The knowledge about this pattern is of tremendous help to all the victims of trauma as it binds them together and gives them the hope that eventually there will be a dawn after the tumultuous dark night of trauma.
STAGES OF COPING
Despite the umpteen individual differences in the road to recovery from a traumatic event, a predictable pattern of broad stages can be discerned given by Dr. Elizabeth Kubler-Ross and thereafter developed by several others.
It must be kept in mind that this pattern is not linear and smooth, the individual may progress one stage and come back to it due to overwhelming affect. Such cycles of to and fro movement are a norm rather than exception.
• Peri-traumatic Responses: During the traumatic event, the individual may experience heightened horror, fear and helplessness. Also, some individuals may feel ‘depersonalization’ and ‘de-realization’, i.e. they experience their self as completely changed and everything happening to be unreal. There is evidence that those individuals who react to a traumatic event more negatively are at an escalated risk for posttraumatic difficulties.
• Denial and Isolation: Almost everyone experiencing a traumatic event reacts to it by telling himself/herself that ‘it is not true’ or ‘this is not happening to me’. Though denial is unhealthy in the long run, at this stage it protects the individual from the threatening affect and pain. Therefore those around the victim should not force him/her out of denial at once but must realize that the process needs time. Alternatively, the victim may shut himself/herself away from all social contact.
• Anger: As the initial upset of the event mitigates and the victim surfaces from denial, anger sets in. The person feels enraged that why he/she was the target? The person feels that why without any fault of his/her, he/she was the target? The intensity of rage at this stage is enormous and it may get displaced to almost anyone and everyone. There may be fantasies of destroying everything.
• Bargaining: As the anger lessens the person enters the third stage where he\she postpones the grieving process.
• Depression: In this stage, after the anger and denial have subsided, the individual experiences a great sense of loss and sadness. He/she realizes that life is not the same. The illusions that one has held in a just world and one’s capability to fight all adversities shatter as the individual realizes his/her vulnerability and smallness.

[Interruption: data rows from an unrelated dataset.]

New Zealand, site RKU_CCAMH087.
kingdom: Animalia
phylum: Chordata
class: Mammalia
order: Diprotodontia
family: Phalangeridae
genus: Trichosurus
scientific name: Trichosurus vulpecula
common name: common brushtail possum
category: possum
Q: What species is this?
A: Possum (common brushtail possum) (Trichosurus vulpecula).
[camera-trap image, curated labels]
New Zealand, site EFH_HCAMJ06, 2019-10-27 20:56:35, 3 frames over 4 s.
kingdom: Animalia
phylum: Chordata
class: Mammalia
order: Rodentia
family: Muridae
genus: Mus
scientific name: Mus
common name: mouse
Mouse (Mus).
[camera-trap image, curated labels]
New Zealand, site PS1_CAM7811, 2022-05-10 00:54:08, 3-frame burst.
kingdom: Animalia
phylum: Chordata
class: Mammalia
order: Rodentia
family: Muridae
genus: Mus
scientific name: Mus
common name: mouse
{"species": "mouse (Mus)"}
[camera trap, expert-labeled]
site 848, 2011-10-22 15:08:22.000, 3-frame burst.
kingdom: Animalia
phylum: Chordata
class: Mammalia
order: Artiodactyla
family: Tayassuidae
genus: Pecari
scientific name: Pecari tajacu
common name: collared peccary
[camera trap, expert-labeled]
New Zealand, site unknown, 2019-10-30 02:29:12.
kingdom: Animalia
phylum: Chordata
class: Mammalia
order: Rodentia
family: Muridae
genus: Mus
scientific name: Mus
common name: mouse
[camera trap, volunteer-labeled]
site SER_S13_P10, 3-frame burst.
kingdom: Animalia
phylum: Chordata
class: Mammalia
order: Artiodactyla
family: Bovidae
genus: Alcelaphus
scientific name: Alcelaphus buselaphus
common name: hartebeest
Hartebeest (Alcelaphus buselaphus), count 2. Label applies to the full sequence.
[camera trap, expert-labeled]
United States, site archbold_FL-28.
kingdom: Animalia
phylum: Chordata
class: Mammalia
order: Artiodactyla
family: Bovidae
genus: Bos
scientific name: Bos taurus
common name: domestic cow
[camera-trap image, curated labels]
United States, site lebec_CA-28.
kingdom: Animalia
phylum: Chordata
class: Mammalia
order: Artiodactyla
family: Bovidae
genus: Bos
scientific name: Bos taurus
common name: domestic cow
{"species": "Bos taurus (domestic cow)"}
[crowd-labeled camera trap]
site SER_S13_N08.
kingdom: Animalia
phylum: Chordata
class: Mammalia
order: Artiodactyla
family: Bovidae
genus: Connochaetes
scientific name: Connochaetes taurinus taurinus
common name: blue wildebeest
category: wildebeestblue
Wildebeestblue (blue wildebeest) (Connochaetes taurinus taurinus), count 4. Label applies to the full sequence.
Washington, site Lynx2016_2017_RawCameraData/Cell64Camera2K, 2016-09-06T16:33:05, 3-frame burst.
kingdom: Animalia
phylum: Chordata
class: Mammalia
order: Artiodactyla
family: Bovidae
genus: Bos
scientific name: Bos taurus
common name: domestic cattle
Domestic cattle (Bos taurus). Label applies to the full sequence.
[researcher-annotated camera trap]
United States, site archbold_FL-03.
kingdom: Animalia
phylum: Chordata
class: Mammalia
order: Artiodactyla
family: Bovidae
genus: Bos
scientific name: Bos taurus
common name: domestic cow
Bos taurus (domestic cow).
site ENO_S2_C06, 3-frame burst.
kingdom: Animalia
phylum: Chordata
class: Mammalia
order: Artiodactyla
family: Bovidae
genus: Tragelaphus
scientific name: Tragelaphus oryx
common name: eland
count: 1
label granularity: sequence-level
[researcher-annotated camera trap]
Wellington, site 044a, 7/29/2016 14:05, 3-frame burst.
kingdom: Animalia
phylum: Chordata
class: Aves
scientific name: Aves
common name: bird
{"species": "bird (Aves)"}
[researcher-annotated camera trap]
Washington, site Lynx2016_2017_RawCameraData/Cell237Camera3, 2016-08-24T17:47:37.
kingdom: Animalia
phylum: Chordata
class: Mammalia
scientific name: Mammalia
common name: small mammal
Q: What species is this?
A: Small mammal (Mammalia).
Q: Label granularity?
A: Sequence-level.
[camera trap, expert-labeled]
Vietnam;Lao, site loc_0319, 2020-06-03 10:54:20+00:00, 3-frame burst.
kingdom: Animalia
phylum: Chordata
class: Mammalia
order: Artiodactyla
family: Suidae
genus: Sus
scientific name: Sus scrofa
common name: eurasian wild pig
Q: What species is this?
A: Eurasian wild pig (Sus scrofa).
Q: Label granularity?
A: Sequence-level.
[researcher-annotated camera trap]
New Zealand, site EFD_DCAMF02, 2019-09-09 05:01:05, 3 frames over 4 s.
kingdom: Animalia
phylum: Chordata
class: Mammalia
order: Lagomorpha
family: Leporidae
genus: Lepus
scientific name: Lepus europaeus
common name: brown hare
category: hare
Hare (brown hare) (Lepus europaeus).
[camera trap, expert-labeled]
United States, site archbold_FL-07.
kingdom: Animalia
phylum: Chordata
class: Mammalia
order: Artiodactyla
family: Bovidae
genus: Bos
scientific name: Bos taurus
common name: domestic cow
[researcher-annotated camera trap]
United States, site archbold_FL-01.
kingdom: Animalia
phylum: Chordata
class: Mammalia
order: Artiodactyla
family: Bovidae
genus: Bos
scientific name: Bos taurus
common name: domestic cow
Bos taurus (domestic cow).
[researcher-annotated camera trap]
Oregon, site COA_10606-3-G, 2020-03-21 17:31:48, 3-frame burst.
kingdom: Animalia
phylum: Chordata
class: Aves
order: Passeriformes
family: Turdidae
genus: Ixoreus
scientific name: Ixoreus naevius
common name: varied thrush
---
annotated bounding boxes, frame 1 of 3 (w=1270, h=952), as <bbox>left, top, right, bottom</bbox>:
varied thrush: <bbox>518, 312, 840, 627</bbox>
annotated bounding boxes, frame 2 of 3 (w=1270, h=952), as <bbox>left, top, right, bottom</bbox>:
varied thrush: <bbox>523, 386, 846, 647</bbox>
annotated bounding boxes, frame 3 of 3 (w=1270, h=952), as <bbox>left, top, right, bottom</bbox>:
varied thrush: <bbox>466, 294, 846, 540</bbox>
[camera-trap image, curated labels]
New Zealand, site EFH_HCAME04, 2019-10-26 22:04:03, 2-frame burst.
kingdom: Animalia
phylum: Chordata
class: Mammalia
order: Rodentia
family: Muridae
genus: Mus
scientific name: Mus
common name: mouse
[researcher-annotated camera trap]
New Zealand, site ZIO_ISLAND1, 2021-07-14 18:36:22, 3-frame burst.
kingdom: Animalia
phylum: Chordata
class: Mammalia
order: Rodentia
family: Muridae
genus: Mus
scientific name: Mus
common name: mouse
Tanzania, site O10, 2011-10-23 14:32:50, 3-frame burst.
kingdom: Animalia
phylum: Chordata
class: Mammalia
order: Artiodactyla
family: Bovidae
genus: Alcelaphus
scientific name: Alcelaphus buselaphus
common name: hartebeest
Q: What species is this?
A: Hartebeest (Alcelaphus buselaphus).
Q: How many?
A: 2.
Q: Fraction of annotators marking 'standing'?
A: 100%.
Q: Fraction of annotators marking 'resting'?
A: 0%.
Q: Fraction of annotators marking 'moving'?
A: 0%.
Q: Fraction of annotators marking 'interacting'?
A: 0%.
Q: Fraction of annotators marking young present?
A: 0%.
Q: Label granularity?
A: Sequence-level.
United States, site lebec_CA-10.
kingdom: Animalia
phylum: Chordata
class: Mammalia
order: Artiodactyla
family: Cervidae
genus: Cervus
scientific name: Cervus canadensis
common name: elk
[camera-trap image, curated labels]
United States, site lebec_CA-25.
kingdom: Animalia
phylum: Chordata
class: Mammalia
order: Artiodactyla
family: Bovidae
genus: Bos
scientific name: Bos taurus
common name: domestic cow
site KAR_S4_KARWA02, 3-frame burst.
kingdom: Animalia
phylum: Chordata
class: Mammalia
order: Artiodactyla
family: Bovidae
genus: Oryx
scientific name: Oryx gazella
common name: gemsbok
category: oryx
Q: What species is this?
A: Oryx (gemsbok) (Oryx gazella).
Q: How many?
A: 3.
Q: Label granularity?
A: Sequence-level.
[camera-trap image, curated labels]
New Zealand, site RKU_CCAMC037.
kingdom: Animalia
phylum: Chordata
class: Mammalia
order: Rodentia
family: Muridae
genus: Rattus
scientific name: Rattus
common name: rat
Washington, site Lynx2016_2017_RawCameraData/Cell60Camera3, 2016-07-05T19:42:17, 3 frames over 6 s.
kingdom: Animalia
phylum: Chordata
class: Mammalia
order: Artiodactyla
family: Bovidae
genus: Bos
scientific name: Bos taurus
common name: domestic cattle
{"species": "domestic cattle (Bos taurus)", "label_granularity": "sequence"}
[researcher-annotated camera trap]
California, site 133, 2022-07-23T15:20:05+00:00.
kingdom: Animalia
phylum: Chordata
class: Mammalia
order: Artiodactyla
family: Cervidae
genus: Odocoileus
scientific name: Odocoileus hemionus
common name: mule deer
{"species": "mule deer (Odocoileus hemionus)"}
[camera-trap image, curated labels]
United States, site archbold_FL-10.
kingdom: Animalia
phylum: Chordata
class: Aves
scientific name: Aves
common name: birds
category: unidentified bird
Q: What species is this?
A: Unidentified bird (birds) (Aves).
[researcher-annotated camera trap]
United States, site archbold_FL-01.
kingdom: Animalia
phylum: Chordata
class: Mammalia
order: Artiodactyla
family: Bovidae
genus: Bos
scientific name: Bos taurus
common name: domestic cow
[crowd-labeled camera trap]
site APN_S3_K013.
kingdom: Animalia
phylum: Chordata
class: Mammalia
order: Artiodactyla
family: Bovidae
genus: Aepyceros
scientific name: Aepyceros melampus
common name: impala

• Acceptance, Reconstruction and Recovery: In this stage, the individual accepts what all has happened and moves on with life. Though emotional upheaval may still occasionally disturb the victim, better control is gained over the situation. A thorough processing of the traumatic event takes place, the person does not ‘forget’ it but ‘integrates’ it with other life experiences.
You need to process the situation, accept your feelings and thoughts in a non-judgmental and non-critical manner. Psychosocial support along with professional counseling helps in speedy recovery.